Each year, Concerns of Police Survivors (C.O.P.S.) provides training to America’s law enforcement agencies on how to appropriately respond to officers and their families affected by line-of-duty traumas through the “Traumas of Law Enforcement” trainings.  At these trainings, instructors will present information that is important to America’s law enforcement agencies regarding appropriate response to line-of-duty death, disability, critical incidents, and police suicide.

The training is presented over three days and includes 21-hours of class time.  The “Traumas of Law Enforcement” has been said to be “the best training I have taken in my entire law enforcement career” by many who have attended.

At the conclusion of this training, the participants will have information about:

1.  How an agency’s response to tragedy directly affects the level of distress of their officers and surviving family members.

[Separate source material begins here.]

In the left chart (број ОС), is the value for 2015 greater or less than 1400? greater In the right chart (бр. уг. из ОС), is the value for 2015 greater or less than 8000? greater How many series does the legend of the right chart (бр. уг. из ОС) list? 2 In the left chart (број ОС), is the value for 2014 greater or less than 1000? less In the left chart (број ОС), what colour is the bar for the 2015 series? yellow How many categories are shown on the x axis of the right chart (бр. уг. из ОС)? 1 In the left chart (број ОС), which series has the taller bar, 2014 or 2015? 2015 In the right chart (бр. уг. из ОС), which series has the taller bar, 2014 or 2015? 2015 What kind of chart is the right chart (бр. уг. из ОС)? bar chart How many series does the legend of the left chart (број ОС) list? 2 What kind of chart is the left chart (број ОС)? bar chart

2.  How an individual officer’s pre-planning may directly affect the public safety officer benefit their family may receive in the event of their line-of-duty death.

3.  How an officer can successfully navigate the cumulative stress caused by experiencing critical incidents throughout a law enforcement career and how their agency can assist with this.

4.  The warning signs and symptoms of Police Suicide.

All of the participants in this training will be provided information about the available federal public safety officer benefits and their individual state benefits.

Some of the same issues that affect survivors come into play for officers with disabilities and those coping with trauma.  Recognizing the importance of helping agencies provide appropriate support for survivors and injured or traumatized officers, C.O.P.S. provides this training free of charge.  HOWEVER, PRE-REGISTRATION IS MANDATORY and participants are responsible for their own travel costs.

Who Should Attend?

Law Enforcement Administrators, Officers and Deputies, Peer Support Team Members, Employee Assistance Personnel, Planning and Research, Chaplains, Survivors, and Law Enforcement Spouses.